Here's the rocket's coordinates. The grey straight line is the rocket, since it's the rocket's coordinates the rocket is at rest relative to itself (I think one is always at rest relative to itself right?), but we (represented in blue line) are moving relative to the rocket.

Is this drawing correct?

 

[Mentz114]

Sorry for not clarifying things. In the post #7 the diagram and picture shows another case and event than what the picture in post #1 shows. They picture the event from our coordinates. The grey line is the rocket (which is moving), the blue straight line is the blue dot (where we are observing the event). We are at rest in our coordinates, so the blue line is straight.
[.]

Is the calculations correct?

Here's the rocket's coordinates. The grey straight line is the rocket, since it's the rocket's coordinates the rocket is at rest relative to itself (I think one is always at rest relative to itself right?), but we (represented in blue line) are moving relative to the rocket.

View attachment 223177

Is this drawing correct?

I don't have time to check each point but your diagram looks correct. It is similar to the second diagram in post#6. Your calculation shows that that the red light starts earlier than the green light in the spaceship coordinates.

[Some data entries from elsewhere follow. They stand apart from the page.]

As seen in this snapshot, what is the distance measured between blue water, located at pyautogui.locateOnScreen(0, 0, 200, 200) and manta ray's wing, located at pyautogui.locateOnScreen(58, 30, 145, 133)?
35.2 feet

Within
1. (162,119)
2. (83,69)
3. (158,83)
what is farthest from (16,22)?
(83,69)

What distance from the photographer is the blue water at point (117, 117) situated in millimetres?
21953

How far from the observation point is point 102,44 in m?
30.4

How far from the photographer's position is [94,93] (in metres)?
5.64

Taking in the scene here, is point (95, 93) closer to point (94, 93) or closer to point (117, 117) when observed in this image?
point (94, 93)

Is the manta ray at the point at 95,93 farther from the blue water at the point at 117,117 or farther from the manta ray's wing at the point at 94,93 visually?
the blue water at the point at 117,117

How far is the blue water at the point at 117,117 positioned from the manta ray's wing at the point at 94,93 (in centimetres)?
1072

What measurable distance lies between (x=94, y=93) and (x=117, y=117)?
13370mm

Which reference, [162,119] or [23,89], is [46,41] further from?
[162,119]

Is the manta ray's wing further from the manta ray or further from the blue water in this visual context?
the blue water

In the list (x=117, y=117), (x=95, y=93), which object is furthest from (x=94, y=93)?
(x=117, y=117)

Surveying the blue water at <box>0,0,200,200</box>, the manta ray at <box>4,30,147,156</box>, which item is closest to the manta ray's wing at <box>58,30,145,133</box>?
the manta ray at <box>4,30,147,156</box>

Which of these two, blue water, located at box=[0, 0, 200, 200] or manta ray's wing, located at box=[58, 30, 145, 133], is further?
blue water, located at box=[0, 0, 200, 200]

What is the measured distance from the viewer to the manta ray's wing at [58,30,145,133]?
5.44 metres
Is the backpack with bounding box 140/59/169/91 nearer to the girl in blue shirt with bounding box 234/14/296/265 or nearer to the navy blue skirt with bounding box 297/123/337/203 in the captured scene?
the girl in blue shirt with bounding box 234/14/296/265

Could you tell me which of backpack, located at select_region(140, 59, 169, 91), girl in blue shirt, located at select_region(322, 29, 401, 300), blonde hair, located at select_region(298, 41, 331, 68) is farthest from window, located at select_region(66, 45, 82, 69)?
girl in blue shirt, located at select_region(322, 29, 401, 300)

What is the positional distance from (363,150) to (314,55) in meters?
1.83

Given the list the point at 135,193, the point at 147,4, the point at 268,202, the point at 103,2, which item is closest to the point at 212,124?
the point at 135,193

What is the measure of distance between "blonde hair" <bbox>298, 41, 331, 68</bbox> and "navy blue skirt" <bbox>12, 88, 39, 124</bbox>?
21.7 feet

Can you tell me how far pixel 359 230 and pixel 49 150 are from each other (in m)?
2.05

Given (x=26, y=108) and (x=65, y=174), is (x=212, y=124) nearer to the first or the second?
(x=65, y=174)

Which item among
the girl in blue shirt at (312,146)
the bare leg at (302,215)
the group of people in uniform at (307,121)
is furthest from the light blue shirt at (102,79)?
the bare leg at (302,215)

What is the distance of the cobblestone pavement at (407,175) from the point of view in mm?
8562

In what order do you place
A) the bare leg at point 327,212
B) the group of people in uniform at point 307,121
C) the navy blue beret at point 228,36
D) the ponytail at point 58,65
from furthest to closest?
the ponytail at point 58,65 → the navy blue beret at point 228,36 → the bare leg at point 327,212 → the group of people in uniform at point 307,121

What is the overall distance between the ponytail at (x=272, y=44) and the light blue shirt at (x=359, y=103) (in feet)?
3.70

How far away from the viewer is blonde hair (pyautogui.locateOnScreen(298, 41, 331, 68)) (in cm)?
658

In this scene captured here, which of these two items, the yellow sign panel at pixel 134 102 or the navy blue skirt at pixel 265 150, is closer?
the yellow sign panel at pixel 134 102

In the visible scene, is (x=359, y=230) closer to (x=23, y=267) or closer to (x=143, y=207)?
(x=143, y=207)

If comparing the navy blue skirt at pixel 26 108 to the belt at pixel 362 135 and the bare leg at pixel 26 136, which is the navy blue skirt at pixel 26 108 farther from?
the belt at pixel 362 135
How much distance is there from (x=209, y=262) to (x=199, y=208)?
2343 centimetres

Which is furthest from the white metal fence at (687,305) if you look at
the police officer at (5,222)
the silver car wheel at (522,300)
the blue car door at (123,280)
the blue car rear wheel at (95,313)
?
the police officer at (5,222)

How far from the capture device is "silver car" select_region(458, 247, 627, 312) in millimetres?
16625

I hope you can see how the LT let's us calculate the coordinates of events for any inertial observer.
This transformation is passive because nothing changes - the coordinates are describing the same events.
The sort of questions you have asked can usually be answered by using the LT.

An interesting calculation is to transform $t^2-x^2$ to ${t'}^2-{x'}^2$ using the LT I gave. Do it algebraically and you'll get a surprise (maybe).